**Task instructions:**
Convert the records, starting with the line that contains "How great a" and going on through the end of the records, into a two-column CSV with the columns "text" and "answer" and one row per record. Put each field in quotation marks, replace line breaks with spaces, and leave the pictures out.

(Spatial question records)
....................

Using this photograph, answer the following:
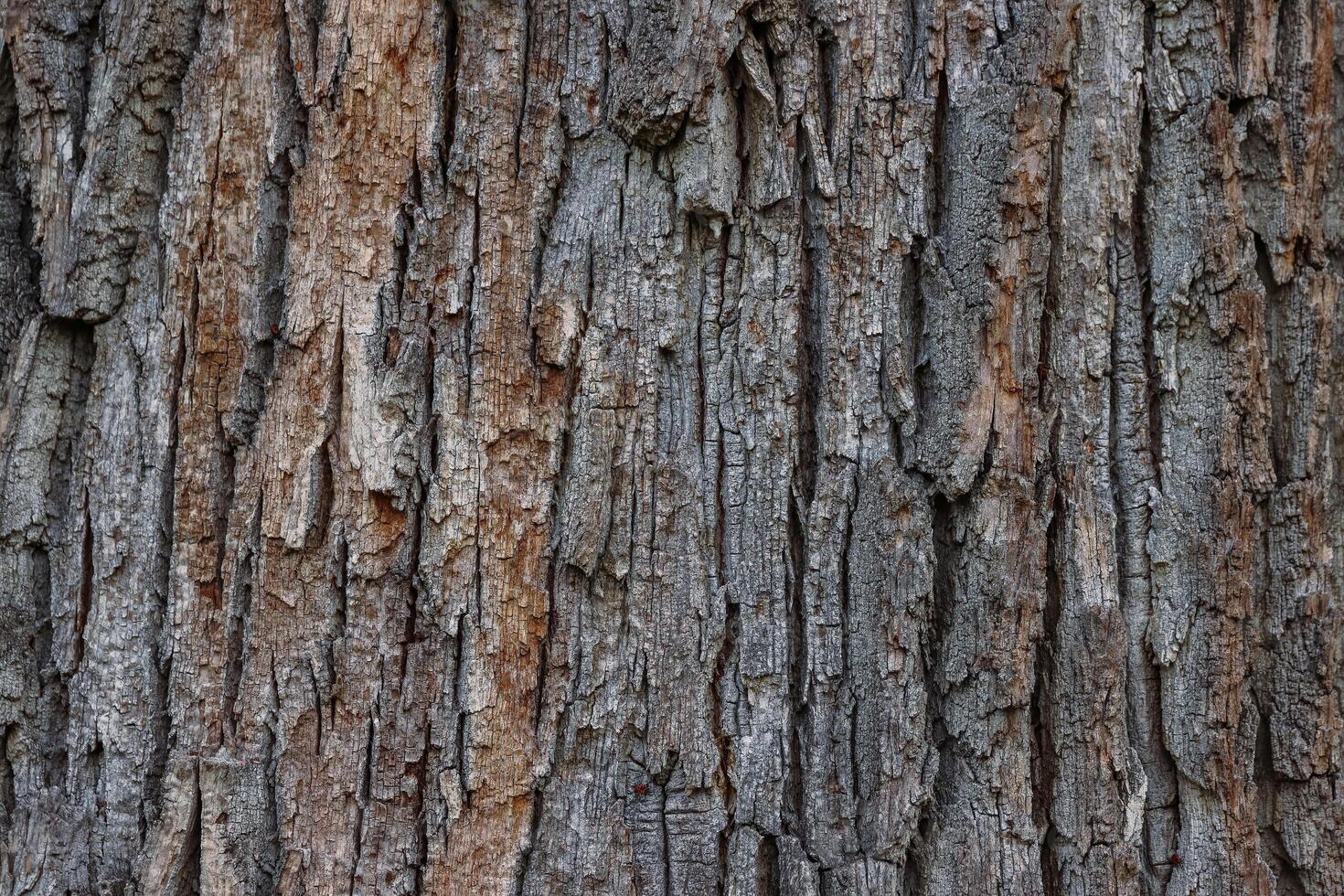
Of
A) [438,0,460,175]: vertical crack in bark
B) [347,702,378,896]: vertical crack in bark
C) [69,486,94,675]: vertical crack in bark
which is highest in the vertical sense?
[438,0,460,175]: vertical crack in bark

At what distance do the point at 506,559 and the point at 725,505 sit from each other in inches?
14.0

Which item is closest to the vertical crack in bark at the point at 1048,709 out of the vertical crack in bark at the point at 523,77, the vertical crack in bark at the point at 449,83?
the vertical crack in bark at the point at 523,77

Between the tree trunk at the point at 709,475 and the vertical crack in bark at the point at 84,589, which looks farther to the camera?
the vertical crack in bark at the point at 84,589

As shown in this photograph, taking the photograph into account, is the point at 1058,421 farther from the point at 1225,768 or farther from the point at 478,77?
the point at 478,77

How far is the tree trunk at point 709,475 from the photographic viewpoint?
1500 mm

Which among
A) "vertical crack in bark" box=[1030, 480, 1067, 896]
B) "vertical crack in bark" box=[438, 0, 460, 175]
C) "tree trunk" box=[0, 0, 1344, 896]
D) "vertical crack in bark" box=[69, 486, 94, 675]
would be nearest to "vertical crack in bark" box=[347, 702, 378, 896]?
"tree trunk" box=[0, 0, 1344, 896]

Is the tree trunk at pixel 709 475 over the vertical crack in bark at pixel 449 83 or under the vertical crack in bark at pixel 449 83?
under

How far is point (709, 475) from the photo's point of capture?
153 cm

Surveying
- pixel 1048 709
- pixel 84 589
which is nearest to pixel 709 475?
pixel 1048 709

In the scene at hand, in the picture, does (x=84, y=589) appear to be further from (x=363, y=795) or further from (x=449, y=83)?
(x=449, y=83)

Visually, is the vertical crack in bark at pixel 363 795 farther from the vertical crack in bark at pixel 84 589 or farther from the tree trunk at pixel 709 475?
the vertical crack in bark at pixel 84 589

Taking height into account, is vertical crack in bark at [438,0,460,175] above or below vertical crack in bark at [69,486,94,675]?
above

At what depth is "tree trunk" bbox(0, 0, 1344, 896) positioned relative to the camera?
1.50 meters

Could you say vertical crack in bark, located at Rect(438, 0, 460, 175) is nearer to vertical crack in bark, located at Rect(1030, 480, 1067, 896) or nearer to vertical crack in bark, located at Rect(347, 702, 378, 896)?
vertical crack in bark, located at Rect(347, 702, 378, 896)
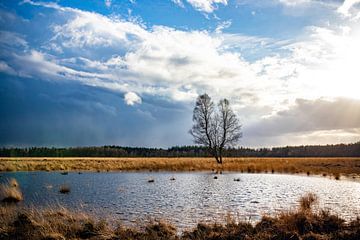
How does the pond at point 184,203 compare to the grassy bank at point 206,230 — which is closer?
the grassy bank at point 206,230

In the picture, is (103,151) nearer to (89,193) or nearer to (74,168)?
(74,168)

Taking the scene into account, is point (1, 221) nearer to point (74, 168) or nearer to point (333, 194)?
point (333, 194)

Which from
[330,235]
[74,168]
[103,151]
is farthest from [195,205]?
[103,151]

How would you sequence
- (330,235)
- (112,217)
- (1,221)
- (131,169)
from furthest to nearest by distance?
(131,169), (112,217), (1,221), (330,235)

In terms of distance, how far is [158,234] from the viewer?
32.7ft

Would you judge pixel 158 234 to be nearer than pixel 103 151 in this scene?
Yes

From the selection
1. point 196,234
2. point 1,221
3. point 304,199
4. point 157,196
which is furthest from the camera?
point 157,196

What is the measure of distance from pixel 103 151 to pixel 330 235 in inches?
5862

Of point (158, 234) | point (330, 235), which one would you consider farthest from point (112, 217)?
point (330, 235)

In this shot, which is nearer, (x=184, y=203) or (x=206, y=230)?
(x=206, y=230)

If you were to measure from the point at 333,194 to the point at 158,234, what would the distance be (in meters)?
13.9

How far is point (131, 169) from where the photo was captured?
46.9 m

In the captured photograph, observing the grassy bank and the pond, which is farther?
the pond

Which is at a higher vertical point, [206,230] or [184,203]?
[206,230]
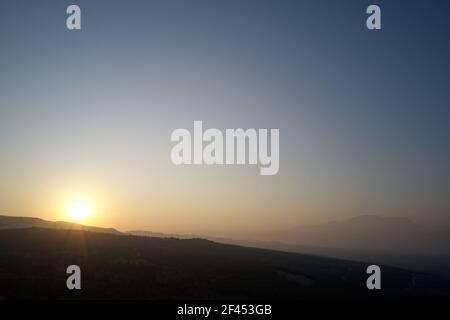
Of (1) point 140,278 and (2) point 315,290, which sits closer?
(1) point 140,278

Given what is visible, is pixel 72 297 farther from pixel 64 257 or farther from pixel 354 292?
pixel 354 292

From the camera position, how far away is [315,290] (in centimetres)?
6006

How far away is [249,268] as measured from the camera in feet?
236
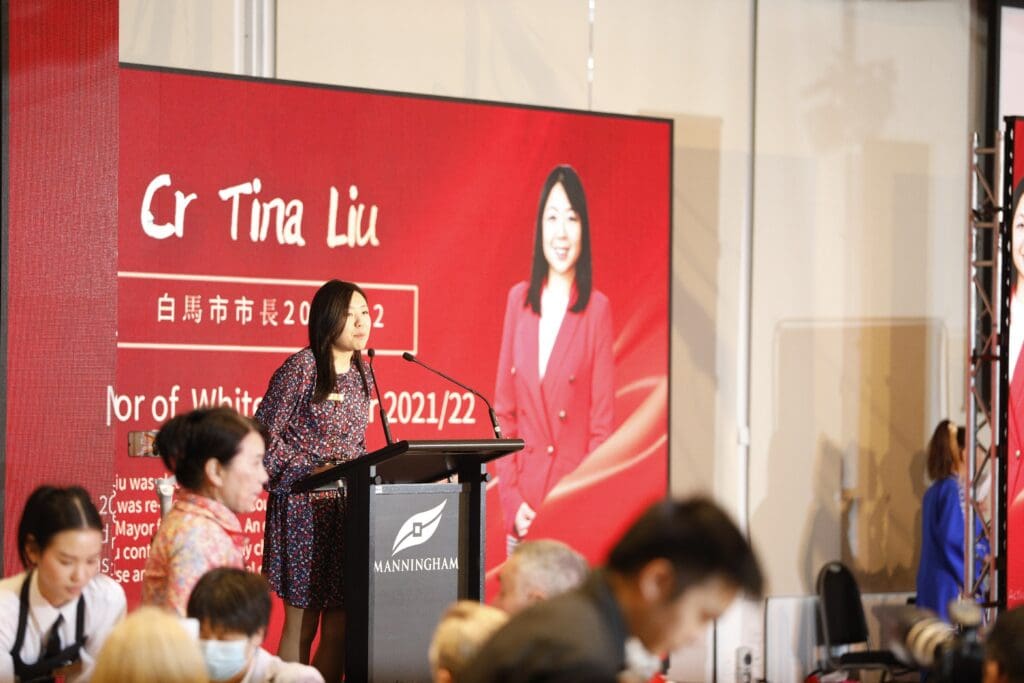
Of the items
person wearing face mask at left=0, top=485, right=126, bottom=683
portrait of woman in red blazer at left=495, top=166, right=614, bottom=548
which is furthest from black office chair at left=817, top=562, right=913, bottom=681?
person wearing face mask at left=0, top=485, right=126, bottom=683

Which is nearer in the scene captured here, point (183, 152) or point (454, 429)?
point (183, 152)

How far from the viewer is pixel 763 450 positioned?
7.38 metres

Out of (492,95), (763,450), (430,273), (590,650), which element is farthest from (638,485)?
(590,650)

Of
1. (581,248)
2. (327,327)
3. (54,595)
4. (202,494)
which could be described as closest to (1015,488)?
(581,248)

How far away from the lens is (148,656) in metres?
2.46

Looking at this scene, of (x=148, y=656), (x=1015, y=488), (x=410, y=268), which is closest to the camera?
(x=148, y=656)

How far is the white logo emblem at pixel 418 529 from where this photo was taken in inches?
166

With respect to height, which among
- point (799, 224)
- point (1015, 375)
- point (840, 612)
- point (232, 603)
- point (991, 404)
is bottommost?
point (840, 612)

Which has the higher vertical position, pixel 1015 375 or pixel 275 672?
pixel 1015 375

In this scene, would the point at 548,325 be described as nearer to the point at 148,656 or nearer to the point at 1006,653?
the point at 1006,653

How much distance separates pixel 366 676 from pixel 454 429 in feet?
7.71

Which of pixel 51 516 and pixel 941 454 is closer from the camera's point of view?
pixel 51 516

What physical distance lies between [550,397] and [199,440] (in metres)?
3.42

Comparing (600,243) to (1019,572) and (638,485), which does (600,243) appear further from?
(1019,572)
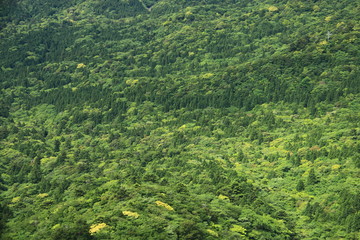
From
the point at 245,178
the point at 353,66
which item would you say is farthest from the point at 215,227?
the point at 353,66

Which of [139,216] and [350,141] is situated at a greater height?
[139,216]

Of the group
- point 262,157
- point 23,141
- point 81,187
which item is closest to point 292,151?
point 262,157

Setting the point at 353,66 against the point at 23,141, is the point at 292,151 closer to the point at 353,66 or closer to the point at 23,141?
the point at 353,66

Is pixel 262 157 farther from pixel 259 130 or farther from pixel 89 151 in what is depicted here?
pixel 89 151

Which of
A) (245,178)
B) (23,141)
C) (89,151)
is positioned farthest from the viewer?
(23,141)

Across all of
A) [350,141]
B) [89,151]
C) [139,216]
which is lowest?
[89,151]

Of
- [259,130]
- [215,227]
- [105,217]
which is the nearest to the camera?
[105,217]

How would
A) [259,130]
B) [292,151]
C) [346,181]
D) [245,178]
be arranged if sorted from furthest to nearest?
[259,130] < [292,151] < [245,178] < [346,181]

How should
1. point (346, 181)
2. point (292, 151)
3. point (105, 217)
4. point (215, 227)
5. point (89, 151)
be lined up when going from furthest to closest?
point (89, 151) → point (292, 151) → point (346, 181) → point (215, 227) → point (105, 217)

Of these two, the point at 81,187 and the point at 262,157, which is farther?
the point at 262,157
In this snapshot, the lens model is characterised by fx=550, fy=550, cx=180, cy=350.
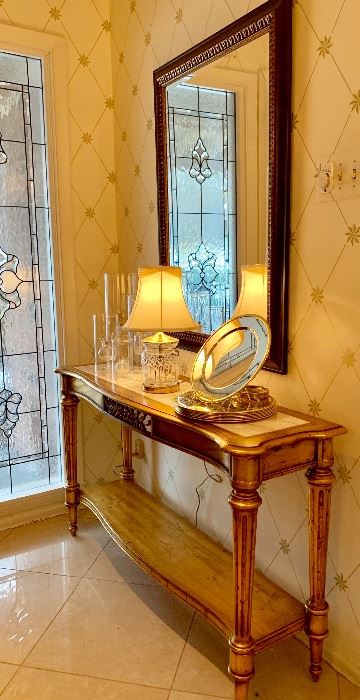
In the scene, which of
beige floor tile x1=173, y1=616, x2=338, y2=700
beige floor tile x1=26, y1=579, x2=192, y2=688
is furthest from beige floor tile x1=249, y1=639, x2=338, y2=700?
beige floor tile x1=26, y1=579, x2=192, y2=688

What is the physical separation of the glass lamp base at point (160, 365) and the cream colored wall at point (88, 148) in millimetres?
894

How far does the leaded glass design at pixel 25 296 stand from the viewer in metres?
2.59

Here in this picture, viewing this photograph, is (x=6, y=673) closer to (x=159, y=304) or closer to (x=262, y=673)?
(x=262, y=673)

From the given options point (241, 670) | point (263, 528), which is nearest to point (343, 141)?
point (263, 528)

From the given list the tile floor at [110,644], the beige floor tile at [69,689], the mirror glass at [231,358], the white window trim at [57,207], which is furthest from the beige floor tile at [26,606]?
the mirror glass at [231,358]

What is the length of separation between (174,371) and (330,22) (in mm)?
1189

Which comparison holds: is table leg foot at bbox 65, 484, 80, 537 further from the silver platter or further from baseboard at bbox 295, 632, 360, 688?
baseboard at bbox 295, 632, 360, 688

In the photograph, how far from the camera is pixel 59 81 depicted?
2598mm

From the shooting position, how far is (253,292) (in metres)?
1.85

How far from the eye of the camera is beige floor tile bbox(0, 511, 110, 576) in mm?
2383

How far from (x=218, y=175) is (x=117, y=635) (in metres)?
1.69

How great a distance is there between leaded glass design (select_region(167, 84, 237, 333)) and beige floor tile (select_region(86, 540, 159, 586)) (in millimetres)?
1062

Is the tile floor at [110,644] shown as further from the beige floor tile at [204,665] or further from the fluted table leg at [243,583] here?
the fluted table leg at [243,583]

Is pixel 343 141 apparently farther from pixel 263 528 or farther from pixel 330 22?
pixel 263 528
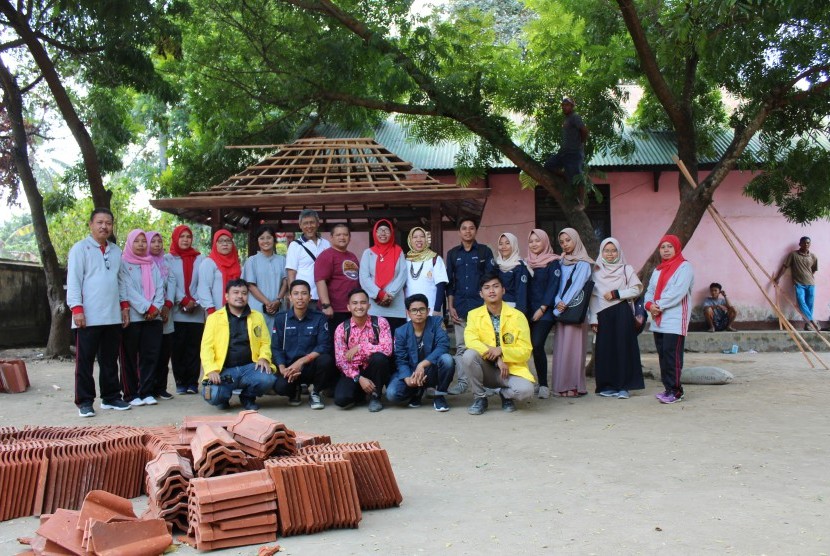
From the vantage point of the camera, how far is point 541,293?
8141 mm

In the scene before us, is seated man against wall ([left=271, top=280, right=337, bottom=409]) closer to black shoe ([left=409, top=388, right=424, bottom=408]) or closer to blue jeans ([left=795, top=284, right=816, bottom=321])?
black shoe ([left=409, top=388, right=424, bottom=408])

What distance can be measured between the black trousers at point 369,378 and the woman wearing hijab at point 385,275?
79cm

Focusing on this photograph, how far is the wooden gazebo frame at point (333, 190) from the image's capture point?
877cm

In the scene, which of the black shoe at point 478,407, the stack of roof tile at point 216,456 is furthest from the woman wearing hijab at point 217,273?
the stack of roof tile at point 216,456

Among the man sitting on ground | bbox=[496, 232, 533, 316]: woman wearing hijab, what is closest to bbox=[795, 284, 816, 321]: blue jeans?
the man sitting on ground

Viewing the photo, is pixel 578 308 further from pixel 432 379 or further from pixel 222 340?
pixel 222 340

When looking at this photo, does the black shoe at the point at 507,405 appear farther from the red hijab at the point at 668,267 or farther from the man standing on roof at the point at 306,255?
the man standing on roof at the point at 306,255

....................

**Response to this exercise:**
text,answer
"How great a distance is there between leaded glass design (select_region(167, 84, 237, 333)) and beige floor tile (select_region(86, 540, 159, 586)) (in millimetres)?","1062"
"Is the tile floor at [110,644] shown as further from the beige floor tile at [204,665] or further from the fluted table leg at [243,583] here?","the fluted table leg at [243,583]"
"Is pixel 343 141 apparently farther from pixel 263 528 or farther from pixel 330 22?","pixel 263 528"
"From the vantage point of the camera, how far is point 541,293?","8141 mm"
"In the scene before us, is seated man against wall ([left=271, top=280, right=337, bottom=409]) closer to black shoe ([left=409, top=388, right=424, bottom=408]) or closer to blue jeans ([left=795, top=284, right=816, bottom=321])?","black shoe ([left=409, top=388, right=424, bottom=408])"
"What distance can be measured between the black trousers at point 369,378 and the woman wearing hijab at point 385,275?","79cm"
"Focusing on this photograph, how far is the wooden gazebo frame at point (333, 190) from the image's capture point?","877cm"
"In the scene, which of the black shoe at point 478,407, the stack of roof tile at point 216,456 is furthest from the woman wearing hijab at point 217,273?","the stack of roof tile at point 216,456"
"Among the man sitting on ground | bbox=[496, 232, 533, 316]: woman wearing hijab, what is closest to bbox=[795, 284, 816, 321]: blue jeans?","the man sitting on ground"
"Viewing the photo, is pixel 578 308 further from pixel 432 379 or further from pixel 222 340?","pixel 222 340"
"When looking at this photo, does the black shoe at the point at 507,405 appear farther from the red hijab at the point at 668,267 or farther from the man standing on roof at the point at 306,255?","the man standing on roof at the point at 306,255"